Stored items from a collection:
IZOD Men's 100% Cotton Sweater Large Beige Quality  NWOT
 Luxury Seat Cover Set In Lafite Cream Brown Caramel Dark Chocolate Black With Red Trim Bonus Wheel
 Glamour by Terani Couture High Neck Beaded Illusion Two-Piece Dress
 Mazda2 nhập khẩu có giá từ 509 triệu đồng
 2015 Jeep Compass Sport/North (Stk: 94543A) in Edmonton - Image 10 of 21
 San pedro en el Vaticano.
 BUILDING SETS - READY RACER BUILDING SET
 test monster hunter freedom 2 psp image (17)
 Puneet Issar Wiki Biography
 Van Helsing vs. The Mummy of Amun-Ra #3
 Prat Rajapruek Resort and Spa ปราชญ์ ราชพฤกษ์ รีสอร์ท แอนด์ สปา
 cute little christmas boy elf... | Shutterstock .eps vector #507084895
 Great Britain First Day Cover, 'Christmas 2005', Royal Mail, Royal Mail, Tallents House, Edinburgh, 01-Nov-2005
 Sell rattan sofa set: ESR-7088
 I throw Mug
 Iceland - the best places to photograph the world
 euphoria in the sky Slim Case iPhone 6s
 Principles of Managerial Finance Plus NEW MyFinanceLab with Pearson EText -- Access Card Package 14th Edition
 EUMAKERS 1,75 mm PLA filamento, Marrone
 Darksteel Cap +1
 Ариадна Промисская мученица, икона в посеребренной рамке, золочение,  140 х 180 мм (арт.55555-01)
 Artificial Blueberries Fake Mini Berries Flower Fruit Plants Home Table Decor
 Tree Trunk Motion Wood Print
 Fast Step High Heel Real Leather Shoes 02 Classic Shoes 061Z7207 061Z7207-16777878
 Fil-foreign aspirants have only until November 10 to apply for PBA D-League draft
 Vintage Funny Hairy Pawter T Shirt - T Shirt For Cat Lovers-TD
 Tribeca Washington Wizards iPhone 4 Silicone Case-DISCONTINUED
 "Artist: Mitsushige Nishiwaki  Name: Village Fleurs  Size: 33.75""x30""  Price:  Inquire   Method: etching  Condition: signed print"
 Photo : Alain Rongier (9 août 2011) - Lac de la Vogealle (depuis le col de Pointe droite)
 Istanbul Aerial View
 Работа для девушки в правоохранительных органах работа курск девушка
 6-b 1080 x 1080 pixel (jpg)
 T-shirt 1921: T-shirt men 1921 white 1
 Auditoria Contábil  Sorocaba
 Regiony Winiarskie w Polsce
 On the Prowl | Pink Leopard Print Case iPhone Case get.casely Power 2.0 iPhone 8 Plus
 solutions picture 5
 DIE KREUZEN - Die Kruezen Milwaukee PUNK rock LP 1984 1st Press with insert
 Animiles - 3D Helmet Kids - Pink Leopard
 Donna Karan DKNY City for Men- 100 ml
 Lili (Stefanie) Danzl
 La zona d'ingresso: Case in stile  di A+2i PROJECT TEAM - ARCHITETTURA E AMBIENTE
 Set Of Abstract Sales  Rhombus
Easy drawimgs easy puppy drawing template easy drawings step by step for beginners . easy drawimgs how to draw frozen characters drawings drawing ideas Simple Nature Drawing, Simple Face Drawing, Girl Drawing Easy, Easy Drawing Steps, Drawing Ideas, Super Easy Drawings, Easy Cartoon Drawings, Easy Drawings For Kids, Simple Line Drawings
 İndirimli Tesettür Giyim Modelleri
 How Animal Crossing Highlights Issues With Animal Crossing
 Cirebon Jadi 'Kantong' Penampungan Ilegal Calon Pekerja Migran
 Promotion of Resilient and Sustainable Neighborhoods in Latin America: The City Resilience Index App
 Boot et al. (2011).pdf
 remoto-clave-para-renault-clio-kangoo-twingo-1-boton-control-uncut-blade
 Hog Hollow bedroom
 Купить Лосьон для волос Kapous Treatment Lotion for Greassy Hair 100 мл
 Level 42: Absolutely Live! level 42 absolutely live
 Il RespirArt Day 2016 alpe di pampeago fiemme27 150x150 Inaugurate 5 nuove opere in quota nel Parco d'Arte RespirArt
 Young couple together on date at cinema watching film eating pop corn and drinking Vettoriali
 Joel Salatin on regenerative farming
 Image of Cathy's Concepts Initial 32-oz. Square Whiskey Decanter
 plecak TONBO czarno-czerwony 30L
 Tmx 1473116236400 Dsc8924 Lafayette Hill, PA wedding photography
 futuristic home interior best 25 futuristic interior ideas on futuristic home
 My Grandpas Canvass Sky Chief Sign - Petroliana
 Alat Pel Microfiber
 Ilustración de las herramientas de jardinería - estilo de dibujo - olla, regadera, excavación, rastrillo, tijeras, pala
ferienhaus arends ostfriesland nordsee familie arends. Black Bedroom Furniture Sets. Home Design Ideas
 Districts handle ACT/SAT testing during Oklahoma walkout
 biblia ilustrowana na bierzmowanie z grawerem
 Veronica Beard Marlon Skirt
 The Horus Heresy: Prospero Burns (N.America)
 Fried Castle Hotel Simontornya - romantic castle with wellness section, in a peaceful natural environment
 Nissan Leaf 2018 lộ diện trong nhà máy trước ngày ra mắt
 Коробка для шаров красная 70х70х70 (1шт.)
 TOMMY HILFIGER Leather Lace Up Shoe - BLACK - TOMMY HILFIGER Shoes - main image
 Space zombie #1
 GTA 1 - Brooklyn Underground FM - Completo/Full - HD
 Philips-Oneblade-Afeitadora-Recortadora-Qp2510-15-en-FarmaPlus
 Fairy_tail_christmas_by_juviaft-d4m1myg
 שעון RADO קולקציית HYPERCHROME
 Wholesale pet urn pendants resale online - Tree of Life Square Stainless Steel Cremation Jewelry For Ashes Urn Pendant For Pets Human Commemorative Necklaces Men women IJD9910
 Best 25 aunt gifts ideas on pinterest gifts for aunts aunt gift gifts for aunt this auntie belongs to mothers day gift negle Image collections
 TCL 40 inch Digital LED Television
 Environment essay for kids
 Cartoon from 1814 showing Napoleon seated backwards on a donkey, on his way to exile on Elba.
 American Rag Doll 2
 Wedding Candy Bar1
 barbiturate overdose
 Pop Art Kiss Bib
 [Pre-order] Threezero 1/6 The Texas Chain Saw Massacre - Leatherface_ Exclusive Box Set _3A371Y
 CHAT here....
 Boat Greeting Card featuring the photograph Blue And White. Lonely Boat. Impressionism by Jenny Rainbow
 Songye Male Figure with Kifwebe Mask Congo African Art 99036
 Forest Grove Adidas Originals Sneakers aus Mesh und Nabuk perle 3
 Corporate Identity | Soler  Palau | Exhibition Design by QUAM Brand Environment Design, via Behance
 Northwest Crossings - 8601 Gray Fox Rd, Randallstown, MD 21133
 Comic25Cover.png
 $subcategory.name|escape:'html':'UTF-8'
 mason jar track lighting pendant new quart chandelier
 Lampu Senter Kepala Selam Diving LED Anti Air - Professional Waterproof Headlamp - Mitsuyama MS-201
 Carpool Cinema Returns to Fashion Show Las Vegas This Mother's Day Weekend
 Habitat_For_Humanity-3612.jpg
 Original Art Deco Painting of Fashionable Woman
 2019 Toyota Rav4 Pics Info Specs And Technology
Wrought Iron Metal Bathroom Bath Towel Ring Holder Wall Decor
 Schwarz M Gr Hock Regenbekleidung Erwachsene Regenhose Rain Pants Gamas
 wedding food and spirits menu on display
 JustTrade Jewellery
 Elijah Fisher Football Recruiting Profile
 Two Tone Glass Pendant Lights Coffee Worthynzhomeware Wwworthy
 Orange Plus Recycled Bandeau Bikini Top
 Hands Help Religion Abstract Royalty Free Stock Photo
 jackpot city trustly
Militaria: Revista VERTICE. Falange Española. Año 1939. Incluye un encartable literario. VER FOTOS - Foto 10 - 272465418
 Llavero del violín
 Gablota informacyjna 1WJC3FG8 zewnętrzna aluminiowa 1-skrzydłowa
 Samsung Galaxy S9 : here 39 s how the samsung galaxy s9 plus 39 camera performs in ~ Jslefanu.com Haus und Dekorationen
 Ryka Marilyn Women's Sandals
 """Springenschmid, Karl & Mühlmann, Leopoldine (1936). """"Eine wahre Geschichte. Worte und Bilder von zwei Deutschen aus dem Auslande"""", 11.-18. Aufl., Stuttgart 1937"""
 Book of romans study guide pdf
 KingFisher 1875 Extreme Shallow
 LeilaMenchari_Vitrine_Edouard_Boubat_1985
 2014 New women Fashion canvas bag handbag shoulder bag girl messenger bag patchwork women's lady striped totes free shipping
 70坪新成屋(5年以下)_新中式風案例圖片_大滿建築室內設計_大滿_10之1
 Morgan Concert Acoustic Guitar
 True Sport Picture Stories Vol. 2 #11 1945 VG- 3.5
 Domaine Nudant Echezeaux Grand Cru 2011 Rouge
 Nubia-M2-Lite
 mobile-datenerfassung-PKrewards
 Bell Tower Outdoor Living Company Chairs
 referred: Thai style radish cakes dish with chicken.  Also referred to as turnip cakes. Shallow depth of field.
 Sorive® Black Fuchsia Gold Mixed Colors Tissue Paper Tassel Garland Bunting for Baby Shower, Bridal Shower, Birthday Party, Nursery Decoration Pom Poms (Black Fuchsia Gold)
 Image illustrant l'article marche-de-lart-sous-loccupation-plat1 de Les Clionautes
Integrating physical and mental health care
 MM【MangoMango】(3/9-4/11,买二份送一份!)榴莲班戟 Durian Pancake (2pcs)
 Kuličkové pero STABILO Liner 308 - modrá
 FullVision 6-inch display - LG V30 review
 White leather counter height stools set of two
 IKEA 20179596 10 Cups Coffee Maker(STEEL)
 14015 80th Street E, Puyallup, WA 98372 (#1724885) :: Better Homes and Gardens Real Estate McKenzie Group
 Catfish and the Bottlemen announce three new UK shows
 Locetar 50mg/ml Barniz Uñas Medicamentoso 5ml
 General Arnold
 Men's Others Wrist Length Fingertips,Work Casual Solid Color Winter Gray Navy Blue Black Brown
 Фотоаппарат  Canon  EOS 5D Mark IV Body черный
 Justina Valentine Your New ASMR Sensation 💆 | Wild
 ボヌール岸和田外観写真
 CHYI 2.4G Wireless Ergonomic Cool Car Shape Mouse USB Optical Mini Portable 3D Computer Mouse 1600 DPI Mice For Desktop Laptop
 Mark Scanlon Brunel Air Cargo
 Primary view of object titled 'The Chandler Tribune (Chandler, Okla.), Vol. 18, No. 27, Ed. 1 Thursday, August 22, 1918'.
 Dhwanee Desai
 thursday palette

- _Task instructions_:
Only the lines from the one containing "ボヌール岸和田外観写真" through the last line of the entries above should be copied, exactly as written.

- _Reply_:
 ボヌール岸和田外観写真
 CHYI 2.4G Wireless Ergonomic Cool Car Shape Mouse USB Optical Mini Portable 3D Computer Mouse 1600 DPI Mice For Desktop Laptop
 Mark Scanlon Brunel Air Cargo
 Primary view of object titled 'The Chandler Tribune (Chandler, Okla.), Vol. 18, No. 27, Ed. 1 Thursday, August 22, 1918'.
 Dhwanee Desai
 thursday palette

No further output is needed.